The film glosses over why Gerry has been chosen as the one to save humanity and quickly despatches him to South Korea in search of a cure. After things go awry in South Korea he is driven back to the plane to head for Israel, known to be the only nation to date able to hold back the hordes with the construction of a large wall around Jersusalem.

A subsequent siege of Jerusalem is frightening and chilling and the great set piece of the film. Covered from all perspectives, from the jammed immigration lines to the aerial views revealing the city’s warren of ancient corridors and walls, the convulsive action climaxes with Gerry and a female soldier desperately climbing aboard the last plane out, a ride which itself becomes another visceral action interlude of a fairly high order.

If the first two thirds of the film is filled with seemingly inescapable action sequences, the film’s final third ramps up the tension, albeit in a lonely top-secret medical research facility in Cardiff, Wales.
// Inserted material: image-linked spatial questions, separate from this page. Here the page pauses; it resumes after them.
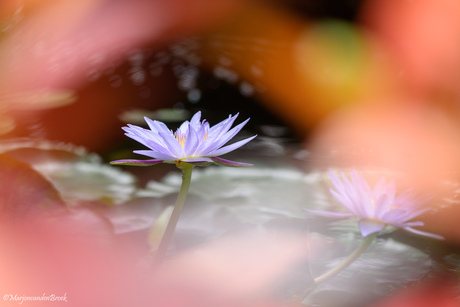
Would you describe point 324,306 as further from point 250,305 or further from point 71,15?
point 71,15

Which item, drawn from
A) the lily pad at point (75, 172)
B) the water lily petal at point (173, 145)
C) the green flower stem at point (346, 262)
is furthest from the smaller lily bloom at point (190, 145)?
the lily pad at point (75, 172)

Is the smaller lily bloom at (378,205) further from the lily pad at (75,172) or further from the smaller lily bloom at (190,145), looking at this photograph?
the lily pad at (75,172)

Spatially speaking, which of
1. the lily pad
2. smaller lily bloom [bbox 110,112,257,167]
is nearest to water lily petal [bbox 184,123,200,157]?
smaller lily bloom [bbox 110,112,257,167]

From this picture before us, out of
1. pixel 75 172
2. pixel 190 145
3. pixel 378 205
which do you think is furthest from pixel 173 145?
pixel 75 172

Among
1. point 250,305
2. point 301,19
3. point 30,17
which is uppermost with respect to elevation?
point 301,19

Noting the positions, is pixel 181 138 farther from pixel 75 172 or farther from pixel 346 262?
pixel 75 172

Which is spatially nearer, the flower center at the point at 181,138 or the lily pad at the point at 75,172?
the flower center at the point at 181,138

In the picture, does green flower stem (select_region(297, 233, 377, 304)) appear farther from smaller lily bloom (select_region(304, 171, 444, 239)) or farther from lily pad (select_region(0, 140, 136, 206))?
lily pad (select_region(0, 140, 136, 206))

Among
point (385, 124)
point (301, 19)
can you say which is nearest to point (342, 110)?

The sequence is a fairly simple, pared-down well-executed cat-and-mouse game in which Gerry, the female soldier and scientists are forced to sneak through a zombie-occupied building to find the key to stemming the war’s tide.  Contrasting what has gone before, there are tense scares and high stakes.

To say the film has some white-knuckle action sequences is an understatement with zombie horde sequences and scares only enhanced by 3D and seamless CGI.

What has come to set the film universe apart from others in the genre is the way, once affected, the zombies move like a horde of crazed insects, swarming after all those in their path. Sequences in Jerusalem as they quickly and fluidly move through the streets en-masse keep the heart pounding as protagonists escape, just barely with their lives.

Surprisingly, for such a high budget film, Brad Pitt is the only star in the film. Gerry’s wife,the U.N. boss and the Israeli soldier, for instance, could easily have been cast with names, but having relatively fresh, non-distracting faces in these roles plays well.  Daniella Kertesz as the soldier, in particular, gets a big chance with her part and makes the most of it.

Makeup effects are frightening and effective, particularly in the Cardiff set sequences.

Reminiscent of Children of Men, the film resists the triumphant ending opting for a more subdued approach, which follows the books theory about a problem that will take some years and generations to eradicate.

It seems that films about the undead are becoming more popular. With the ground-breaking television series “The Walking Dead” enjoying critical acclaim. What is it about the undead that fascinates us?  Perhaps it’s because films about the undead naturally make us think about what makes us human. Our beating heart, soul and resillience make us who we are, albiet created in God’s image.

What do we make of a human without a heart, a soul, empathy or the ability to feel?  It is a monster we must escape from, into the arms of a loving God.